• _EXERCISE INPUT_
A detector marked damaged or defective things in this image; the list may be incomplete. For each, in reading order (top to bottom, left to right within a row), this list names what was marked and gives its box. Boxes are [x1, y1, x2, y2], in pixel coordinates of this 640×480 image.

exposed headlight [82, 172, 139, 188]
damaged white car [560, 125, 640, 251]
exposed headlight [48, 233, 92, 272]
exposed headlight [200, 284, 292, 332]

• _TASK INSTRUCTIONS_
Rewrite the records above with "defective" changed to "broken" and everything else left as it is.

• _WORKED ANSWER_
A detector marked damaged or broken things in this image; the list may be incomplete. For each, in reading order (top to bottom, left to right within a row), this list names what was marked and gives its box. Boxes are [x1, y1, x2, y2], in pixel coordinates of this 640×480 image.

exposed headlight [82, 172, 139, 188]
damaged white car [560, 125, 640, 251]
exposed headlight [48, 233, 92, 272]
exposed headlight [200, 284, 292, 332]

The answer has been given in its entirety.